Bisso Towboat was among them and is the oldest continuously operating tugboat company on the Mississippi. It was founded in 1890 in New Orleans by Capt. Joseph Bisso, great-great-grandfather of the company’s current president, Scott Slatten. At the time of the sale, the company had a fleet of 10 “tractor tugs,” super-powerful tugboats capable of helping massive ships maneuver on the swift-moving river.
While the sale is the end of local ownership of the company, it doesn’t mean the loss of jobs or towboat activity along the lower Mississippi. Slatten said in a prepared statement that selling his family’s company was the best way to ensure “a continuous investment in the long-term health and growth of the business.”

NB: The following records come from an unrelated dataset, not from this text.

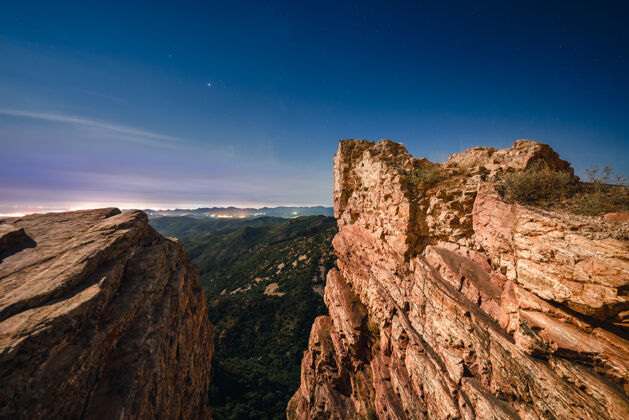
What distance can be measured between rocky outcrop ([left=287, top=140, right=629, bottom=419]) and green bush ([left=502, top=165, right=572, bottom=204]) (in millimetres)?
622

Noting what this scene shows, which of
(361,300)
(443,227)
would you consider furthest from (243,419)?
(443,227)

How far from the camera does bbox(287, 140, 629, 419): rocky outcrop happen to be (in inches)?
212

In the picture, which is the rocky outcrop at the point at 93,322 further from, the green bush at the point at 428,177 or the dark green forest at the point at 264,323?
the dark green forest at the point at 264,323

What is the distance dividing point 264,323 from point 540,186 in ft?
215

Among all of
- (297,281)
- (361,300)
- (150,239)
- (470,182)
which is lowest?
(297,281)

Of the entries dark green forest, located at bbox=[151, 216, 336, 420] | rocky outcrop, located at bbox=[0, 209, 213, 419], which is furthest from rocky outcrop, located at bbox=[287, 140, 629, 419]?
dark green forest, located at bbox=[151, 216, 336, 420]

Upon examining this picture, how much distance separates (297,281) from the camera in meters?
68.4

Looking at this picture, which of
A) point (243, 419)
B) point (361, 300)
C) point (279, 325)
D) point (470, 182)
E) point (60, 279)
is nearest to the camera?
point (60, 279)

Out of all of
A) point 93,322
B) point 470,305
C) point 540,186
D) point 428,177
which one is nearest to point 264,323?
point 93,322

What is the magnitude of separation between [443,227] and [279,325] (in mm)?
59278

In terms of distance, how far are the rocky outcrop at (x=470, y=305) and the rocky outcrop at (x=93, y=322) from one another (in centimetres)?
1120

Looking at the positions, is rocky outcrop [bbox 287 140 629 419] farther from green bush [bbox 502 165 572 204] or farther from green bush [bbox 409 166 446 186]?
green bush [bbox 502 165 572 204]

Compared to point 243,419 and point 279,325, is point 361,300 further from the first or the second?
point 279,325

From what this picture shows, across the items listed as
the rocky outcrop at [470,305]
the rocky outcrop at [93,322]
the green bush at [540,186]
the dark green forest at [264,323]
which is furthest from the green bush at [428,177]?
the dark green forest at [264,323]
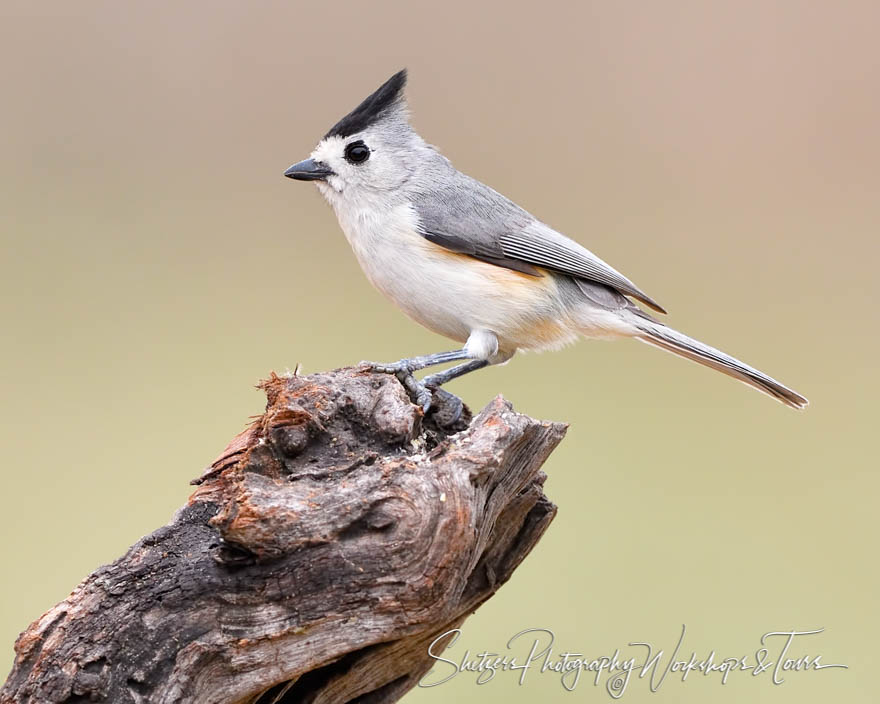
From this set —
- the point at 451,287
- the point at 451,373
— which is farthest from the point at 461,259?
the point at 451,373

He did not return calls seeking comment.
Like Bisso, Moran is a family-owned business with roots dating back to the 19th century. It has a fleet of more than 100 barges and towboats that service 17 ports along the East and Gulf Coast and seven liquefied natural gas terminals. It also has an environmental and industrial services division and does marine construction.

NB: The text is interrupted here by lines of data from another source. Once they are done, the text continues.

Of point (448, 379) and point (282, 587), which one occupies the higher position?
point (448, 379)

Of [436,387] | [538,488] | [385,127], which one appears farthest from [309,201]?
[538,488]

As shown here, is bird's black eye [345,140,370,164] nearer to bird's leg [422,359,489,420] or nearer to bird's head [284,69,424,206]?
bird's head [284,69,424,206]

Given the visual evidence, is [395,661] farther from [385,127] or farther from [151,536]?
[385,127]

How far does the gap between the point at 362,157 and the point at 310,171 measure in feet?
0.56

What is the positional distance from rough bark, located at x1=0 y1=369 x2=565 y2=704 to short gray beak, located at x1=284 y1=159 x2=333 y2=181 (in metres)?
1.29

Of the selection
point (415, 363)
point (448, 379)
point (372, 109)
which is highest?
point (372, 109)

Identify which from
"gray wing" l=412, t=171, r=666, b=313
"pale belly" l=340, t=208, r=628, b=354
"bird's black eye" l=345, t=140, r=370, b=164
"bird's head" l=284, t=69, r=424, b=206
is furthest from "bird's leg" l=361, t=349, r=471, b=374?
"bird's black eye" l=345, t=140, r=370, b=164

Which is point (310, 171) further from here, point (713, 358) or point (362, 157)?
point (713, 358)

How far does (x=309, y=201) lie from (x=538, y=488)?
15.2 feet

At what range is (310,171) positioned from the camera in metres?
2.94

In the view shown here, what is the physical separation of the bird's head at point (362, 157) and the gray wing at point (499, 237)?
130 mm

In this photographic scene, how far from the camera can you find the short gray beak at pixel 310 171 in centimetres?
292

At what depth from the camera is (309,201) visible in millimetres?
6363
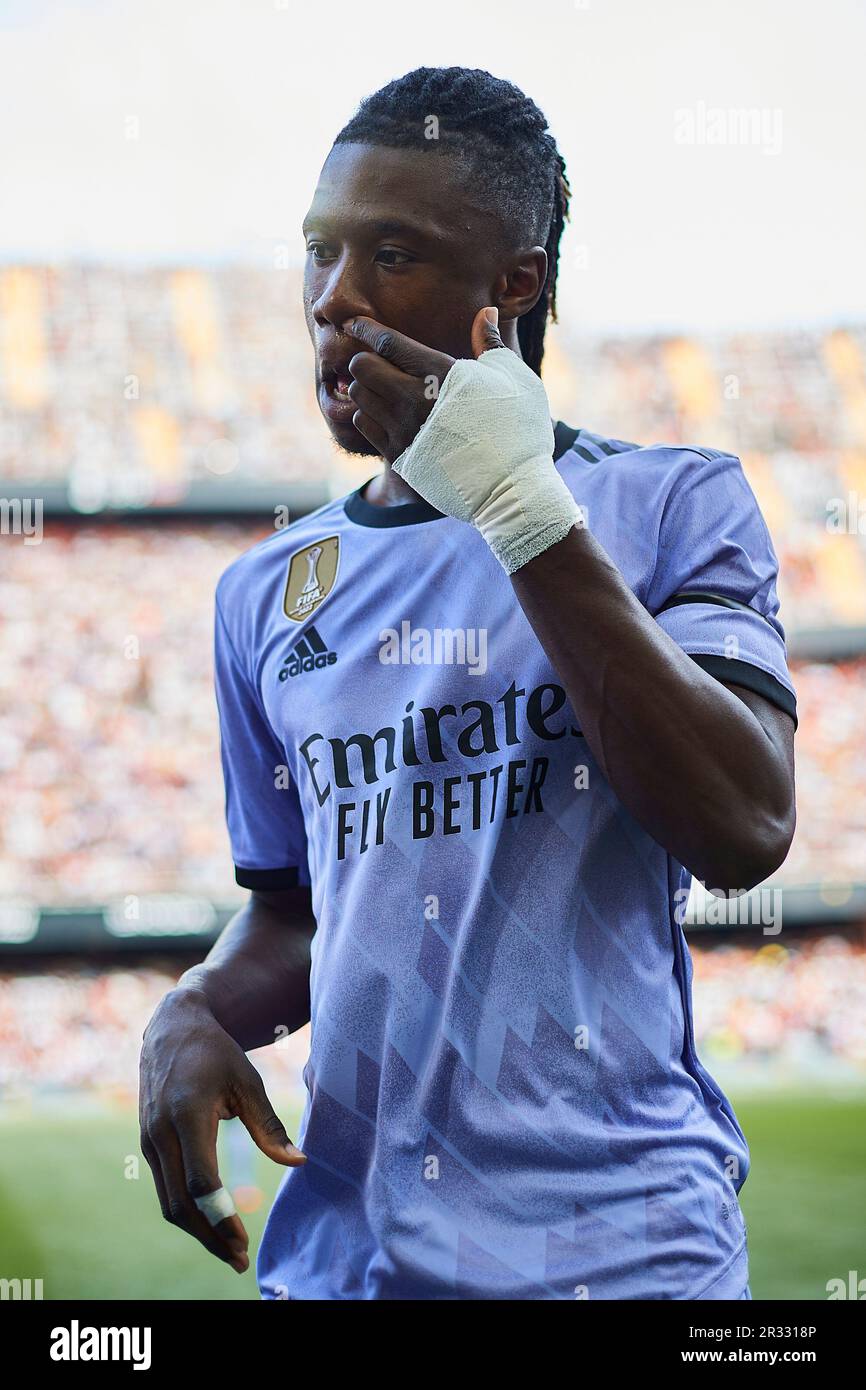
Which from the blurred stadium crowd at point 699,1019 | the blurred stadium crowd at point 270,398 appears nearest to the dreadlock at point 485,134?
the blurred stadium crowd at point 699,1019

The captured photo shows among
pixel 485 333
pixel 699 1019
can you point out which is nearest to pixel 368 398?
pixel 485 333

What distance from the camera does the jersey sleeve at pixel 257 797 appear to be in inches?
A: 53.5

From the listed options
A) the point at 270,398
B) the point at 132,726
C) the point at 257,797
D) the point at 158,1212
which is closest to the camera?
the point at 257,797

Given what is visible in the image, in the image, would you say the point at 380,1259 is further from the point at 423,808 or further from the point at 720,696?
the point at 720,696

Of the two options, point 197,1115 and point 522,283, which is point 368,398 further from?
point 197,1115

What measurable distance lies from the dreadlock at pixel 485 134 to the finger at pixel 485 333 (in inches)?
6.2

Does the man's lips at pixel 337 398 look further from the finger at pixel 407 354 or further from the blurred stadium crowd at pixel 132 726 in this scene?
the blurred stadium crowd at pixel 132 726

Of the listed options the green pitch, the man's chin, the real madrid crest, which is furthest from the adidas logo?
the green pitch

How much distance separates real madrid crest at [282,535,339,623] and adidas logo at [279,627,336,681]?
28 millimetres

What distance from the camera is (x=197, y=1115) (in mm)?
1108

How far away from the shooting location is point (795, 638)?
759cm

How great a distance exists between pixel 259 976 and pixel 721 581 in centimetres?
61

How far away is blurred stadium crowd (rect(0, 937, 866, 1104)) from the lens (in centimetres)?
628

Tregurtha said Bisso was a “perfect complement” to the company’s existing operations in New Orleans and “allows us to advance to a far more modern combined fleet in New Orleans more rapidly than just adding one tug at a time.”
New Orleans as a logistics hub
The recent spate of M&A activity in the local maritime sector is part of a larger national trend. In the early months of the Trump administration, deal volume was down due to uncertainty around tariffs, trade and the effects of immigration on the national economy, national reports show.
While it’s still off about 10% compared with last year at this time, LeBreton said local activity is picking up.
“Now that they have passed the Big Beautiful Bill, there is a tax cut coming and a lower effective cost of capital and people are looking at that,” said LeBreton, who predicts deal volume will continue to increase through the first half of 2026. “Our firm has been incredibly busy.”
Deals in the manufacturing and industrial sector, including maritime and energy, are particularly attractive, according to a report by PMCF, a national investment banking firm.
“Across capital-intensive sectors like industrials, oil and gas, and chemicals … buyers are focusing on transactions that offer geographic expansion, product diversification, and cost efficiencies,” the report says.
The Miriam Walmsley Cooper tugboat passes under the Crescent City Connection twin spans as it heads down the Mississippi River while the sun rises on the first day of fall in New Orleans Saturday, Sept. 23, 2023. (Staff Photo by David Grunfeld, The Times-Picayune | NOLA.com)
David DeLaureal, managing partner of private equity firm Carr’s Hill Partners, said New Orleans’ location and transportation infrastructure create fertile ground for growth in industrial subsectors such as maritime logistics, energy services and transportation.
In July, his firm purchased a majority stake in Freedom Intermodal, a local company that provides tank and rail services for bulk liquids customers.
The deal, though different in many respects from the sale of Bisso or Canal Barge, was driven by some of the same factors that made both of the legacy companies attractive targets.
“New Orleans is only one of just two cities in the U.S. that all six Class 1 railroads connect to, with Chicago being the other,” he said. “When you think of that in the context of our existing port activity and the new port activity coming online, there is an opportunity to play a role in critical supply chains.”
LeBreton also sees opportunities in emerging sectors. One of the deals this year that her firm tracked was the acquisition of Gulf Craft, a Franklin shipyard, by Saronic.
The Texas-based startup plans to manufacture autonomous vessels for military and commercial clients at the site, creating hundreds of jobs in the process.
“I think there is an interesting trend to watch in the defense and maritime industries in Louisiana, with transactions like Saronic and some of our traditional companies that are making unmanned vessels and drones,” she said. “I think that is going to change the nature of what our shipyards are doing and reverberate back to our suppliers.”